■ EXERCISE TASK ■
Reproduce the stretch of the listing from the line containing "Within the scene" through the end of the listing, copying each line exactly.

Scene-based spatial questions

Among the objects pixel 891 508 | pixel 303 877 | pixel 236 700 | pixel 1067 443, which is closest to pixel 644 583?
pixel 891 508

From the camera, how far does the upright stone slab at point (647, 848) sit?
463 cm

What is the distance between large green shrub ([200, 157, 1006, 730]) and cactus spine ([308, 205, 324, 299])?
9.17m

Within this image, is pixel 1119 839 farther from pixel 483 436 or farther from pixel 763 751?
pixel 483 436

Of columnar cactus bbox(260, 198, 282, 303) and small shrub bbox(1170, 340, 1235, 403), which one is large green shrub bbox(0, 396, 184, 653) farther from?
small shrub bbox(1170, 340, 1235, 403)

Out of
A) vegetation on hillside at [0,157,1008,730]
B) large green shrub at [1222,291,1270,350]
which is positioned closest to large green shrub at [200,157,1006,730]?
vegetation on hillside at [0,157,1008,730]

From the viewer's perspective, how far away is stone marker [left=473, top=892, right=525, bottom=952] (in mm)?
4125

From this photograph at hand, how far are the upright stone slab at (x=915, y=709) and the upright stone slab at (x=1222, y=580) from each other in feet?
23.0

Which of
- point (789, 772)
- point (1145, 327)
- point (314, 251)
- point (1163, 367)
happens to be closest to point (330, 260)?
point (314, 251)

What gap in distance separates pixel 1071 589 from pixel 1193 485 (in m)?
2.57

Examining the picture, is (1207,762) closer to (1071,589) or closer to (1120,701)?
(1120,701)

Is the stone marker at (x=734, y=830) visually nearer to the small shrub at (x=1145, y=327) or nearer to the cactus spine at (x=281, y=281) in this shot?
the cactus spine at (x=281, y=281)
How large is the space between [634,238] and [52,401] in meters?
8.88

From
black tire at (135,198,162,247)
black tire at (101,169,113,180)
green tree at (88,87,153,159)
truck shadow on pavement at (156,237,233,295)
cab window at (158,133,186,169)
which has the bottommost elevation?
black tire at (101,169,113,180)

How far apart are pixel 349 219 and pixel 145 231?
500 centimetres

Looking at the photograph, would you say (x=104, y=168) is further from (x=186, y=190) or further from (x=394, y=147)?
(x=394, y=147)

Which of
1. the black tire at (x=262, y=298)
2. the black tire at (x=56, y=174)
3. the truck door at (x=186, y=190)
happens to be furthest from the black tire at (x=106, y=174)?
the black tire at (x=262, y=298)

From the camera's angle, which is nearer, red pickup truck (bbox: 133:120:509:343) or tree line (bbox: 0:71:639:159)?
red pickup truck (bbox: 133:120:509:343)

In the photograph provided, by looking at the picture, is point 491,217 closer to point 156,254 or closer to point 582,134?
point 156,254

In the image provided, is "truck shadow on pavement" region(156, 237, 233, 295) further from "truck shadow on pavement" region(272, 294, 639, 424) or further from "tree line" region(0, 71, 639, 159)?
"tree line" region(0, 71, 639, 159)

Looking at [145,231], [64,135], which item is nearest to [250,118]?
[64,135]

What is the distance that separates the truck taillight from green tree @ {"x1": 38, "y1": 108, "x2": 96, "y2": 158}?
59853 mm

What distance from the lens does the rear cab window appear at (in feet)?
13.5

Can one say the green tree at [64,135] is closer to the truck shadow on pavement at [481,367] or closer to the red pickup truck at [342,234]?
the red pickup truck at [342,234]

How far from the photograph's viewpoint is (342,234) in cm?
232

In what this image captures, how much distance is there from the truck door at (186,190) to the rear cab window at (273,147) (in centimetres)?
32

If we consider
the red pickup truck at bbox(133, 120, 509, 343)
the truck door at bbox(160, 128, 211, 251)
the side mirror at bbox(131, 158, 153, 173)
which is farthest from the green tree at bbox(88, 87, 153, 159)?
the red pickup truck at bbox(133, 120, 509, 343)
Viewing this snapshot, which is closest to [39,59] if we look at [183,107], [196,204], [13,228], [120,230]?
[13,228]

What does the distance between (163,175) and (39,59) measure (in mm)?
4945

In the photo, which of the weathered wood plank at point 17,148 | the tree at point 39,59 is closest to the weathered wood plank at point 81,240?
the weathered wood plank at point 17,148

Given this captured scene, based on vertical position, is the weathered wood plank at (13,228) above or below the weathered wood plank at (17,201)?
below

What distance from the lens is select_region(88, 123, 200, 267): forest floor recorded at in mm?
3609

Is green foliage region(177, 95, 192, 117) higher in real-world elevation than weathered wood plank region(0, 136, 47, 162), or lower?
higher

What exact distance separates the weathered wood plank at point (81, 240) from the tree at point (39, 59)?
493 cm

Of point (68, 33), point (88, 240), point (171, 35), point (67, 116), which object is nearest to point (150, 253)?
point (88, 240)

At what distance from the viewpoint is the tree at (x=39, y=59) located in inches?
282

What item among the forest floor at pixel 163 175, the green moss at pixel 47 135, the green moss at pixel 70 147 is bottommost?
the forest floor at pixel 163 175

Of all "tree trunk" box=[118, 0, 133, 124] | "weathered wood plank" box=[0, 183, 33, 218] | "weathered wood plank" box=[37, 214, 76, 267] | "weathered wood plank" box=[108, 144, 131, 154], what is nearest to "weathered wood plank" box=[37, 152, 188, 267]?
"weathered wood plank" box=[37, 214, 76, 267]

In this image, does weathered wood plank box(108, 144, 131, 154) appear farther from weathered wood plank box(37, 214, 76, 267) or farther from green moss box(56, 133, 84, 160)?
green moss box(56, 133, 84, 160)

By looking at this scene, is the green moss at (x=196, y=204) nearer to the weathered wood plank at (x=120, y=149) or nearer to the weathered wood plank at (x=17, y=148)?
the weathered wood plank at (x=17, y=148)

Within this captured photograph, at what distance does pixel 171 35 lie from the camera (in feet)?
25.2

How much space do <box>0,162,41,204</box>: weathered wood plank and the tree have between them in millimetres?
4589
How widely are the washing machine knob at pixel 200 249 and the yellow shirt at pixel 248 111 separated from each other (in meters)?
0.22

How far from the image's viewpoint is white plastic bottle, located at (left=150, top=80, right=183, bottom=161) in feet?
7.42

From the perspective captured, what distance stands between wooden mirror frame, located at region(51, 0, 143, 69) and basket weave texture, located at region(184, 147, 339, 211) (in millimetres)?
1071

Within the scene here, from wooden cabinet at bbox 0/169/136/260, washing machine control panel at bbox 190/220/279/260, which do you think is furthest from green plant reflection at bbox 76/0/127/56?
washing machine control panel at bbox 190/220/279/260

■ REPLY ■
Within the scene here, from wooden cabinet at bbox 0/169/136/260, washing machine control panel at bbox 190/220/279/260, which do you think is furthest from green plant reflection at bbox 76/0/127/56?
washing machine control panel at bbox 190/220/279/260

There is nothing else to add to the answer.